Relatedly, in The Washington Post, Megan McArdle looks at the recent exchange between University of California at Berkeley law professor Khiara Bridges and Missouri Sen. Josh Hawley during a recent Senate hearing. The exchange, about transgender issues, went viral on social media. McArdle also looks at a prior exchange the professor had with Texas Sen. John Cornyn. McArdle said the exchanges seemed like a Rorschach test, with liberals thinking the professor won and conservatives awarding victory to the two GOP senators. McArdle writes:

Unlike a Rorschach test, however, this one has a right answer, and the progressives have it wrong.
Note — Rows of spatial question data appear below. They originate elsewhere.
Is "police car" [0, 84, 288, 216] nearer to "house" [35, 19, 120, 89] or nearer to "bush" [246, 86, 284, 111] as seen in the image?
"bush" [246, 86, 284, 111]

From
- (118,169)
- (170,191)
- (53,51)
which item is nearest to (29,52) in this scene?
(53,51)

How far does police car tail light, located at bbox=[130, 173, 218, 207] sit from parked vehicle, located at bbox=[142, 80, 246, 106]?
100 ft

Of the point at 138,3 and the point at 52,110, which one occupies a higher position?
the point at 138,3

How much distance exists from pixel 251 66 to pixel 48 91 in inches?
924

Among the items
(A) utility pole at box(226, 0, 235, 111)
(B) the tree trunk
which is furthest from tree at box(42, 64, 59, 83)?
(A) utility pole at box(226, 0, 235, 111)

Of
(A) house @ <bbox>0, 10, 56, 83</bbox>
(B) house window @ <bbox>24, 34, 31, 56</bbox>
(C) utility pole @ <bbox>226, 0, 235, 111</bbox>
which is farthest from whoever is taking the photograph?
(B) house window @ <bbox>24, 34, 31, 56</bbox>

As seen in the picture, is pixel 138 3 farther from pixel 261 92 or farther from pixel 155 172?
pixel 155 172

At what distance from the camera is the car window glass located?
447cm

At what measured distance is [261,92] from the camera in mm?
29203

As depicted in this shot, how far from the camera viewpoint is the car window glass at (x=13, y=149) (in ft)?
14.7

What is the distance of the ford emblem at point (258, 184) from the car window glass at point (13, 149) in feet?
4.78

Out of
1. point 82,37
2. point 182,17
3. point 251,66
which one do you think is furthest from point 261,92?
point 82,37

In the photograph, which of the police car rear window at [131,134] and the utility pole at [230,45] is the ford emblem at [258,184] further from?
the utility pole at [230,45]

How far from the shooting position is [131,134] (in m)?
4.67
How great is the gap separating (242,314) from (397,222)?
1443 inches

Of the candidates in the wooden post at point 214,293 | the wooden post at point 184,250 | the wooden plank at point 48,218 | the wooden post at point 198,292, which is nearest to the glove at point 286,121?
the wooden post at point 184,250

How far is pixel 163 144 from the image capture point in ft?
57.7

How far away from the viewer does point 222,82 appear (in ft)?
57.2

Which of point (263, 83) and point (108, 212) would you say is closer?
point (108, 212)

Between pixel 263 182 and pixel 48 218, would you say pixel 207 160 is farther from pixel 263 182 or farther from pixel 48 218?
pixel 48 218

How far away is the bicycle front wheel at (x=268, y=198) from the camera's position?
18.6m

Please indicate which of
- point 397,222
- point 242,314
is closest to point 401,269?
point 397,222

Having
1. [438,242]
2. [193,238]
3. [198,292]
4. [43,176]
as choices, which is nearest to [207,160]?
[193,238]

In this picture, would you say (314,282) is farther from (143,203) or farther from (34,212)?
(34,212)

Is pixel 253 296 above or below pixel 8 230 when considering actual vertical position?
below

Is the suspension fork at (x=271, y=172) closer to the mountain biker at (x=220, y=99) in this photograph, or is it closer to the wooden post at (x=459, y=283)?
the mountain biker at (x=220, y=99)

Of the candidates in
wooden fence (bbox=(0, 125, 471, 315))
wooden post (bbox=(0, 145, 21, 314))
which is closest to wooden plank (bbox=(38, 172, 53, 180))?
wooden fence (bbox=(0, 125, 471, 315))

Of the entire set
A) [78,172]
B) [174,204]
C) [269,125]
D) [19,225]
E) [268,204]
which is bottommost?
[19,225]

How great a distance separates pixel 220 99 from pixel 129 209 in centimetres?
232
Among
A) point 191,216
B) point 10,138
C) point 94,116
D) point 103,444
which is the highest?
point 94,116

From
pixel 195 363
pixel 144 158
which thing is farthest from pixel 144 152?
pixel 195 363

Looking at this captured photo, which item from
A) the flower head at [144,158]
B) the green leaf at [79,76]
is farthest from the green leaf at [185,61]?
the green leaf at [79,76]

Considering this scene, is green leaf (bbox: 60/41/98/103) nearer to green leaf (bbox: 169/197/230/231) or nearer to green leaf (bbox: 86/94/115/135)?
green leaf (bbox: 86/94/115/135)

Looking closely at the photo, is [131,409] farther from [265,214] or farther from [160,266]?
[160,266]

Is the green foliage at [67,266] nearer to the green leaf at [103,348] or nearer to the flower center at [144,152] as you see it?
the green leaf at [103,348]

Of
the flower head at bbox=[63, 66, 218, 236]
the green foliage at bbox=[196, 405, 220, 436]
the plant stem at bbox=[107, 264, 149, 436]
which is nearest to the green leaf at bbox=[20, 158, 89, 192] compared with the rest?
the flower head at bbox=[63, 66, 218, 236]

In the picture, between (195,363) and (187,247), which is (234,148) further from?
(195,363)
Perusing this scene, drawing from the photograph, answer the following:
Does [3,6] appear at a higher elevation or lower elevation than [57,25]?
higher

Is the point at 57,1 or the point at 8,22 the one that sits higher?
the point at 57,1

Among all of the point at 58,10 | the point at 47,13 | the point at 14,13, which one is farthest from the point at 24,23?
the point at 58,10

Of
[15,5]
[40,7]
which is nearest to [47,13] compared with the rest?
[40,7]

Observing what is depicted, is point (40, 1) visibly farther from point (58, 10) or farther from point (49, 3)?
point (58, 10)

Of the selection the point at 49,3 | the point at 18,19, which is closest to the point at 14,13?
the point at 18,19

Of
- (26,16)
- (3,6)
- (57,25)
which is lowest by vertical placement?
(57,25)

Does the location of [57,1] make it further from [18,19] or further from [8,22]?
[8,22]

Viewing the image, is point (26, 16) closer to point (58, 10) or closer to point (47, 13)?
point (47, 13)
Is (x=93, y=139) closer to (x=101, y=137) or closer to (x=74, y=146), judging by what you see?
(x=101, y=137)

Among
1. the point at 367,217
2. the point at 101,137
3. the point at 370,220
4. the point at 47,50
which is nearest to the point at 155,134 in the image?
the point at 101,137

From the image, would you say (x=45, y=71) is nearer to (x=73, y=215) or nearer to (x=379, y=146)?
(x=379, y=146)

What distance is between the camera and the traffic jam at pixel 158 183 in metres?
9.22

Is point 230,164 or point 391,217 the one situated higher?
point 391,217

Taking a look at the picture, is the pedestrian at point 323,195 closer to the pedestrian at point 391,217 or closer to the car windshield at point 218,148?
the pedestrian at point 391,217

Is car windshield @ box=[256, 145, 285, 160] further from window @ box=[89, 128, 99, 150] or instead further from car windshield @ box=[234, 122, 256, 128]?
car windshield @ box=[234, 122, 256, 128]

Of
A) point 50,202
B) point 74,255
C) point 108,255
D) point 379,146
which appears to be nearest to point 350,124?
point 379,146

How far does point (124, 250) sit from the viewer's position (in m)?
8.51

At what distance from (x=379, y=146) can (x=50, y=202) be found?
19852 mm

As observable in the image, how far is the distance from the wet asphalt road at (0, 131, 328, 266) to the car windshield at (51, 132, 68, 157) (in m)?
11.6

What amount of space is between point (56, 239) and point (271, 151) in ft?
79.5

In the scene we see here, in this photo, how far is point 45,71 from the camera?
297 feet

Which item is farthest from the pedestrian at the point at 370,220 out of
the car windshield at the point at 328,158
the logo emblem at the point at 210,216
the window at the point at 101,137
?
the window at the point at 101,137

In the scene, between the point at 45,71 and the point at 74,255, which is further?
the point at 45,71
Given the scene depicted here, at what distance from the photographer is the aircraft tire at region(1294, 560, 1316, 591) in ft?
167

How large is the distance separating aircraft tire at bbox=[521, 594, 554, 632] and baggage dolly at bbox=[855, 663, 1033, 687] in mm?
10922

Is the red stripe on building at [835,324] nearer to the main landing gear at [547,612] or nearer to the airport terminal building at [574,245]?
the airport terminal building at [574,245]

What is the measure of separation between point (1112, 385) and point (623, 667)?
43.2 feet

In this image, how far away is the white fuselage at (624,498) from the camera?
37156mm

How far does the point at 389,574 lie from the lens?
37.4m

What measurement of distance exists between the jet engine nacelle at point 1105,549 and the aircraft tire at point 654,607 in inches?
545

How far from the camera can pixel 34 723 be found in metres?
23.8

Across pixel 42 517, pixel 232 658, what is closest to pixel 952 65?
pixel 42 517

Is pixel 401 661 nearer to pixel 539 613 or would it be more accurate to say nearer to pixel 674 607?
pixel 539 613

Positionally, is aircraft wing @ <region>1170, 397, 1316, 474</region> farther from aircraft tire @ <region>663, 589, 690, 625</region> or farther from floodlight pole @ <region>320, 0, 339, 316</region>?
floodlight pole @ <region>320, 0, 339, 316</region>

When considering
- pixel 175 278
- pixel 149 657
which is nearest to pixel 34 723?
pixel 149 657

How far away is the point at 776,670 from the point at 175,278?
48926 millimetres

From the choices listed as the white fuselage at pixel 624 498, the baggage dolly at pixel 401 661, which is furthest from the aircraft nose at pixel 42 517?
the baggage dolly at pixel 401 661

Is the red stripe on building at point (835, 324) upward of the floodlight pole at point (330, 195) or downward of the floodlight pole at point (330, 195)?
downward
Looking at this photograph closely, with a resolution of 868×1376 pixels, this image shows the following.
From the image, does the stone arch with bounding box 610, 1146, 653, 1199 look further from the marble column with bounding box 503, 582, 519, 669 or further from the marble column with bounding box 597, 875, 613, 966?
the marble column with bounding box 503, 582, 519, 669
Moreover, the fact that they can't see just how badly this exchange went for their side shows what a big mistake it was to let academia and media institutions turn into left-wing monocultures.

McArdle dissects the monoculture brilliantly. The problem here is not only that the Democratic establishment has become tone-deaf and is likely to get clobbered because it has become the party of the faculty lounge, it is that this preference for precise, academic language that makes no sense to the average person invites a backlash not just against Democrats but against vulnerable transgender persons.

At Architecture Daily, a look at several ongoing projects in New York, as the city that never sleeps confronts climate change, intermodal transportation issues and affordable housing issues. Along the way, there is some stunning architecture.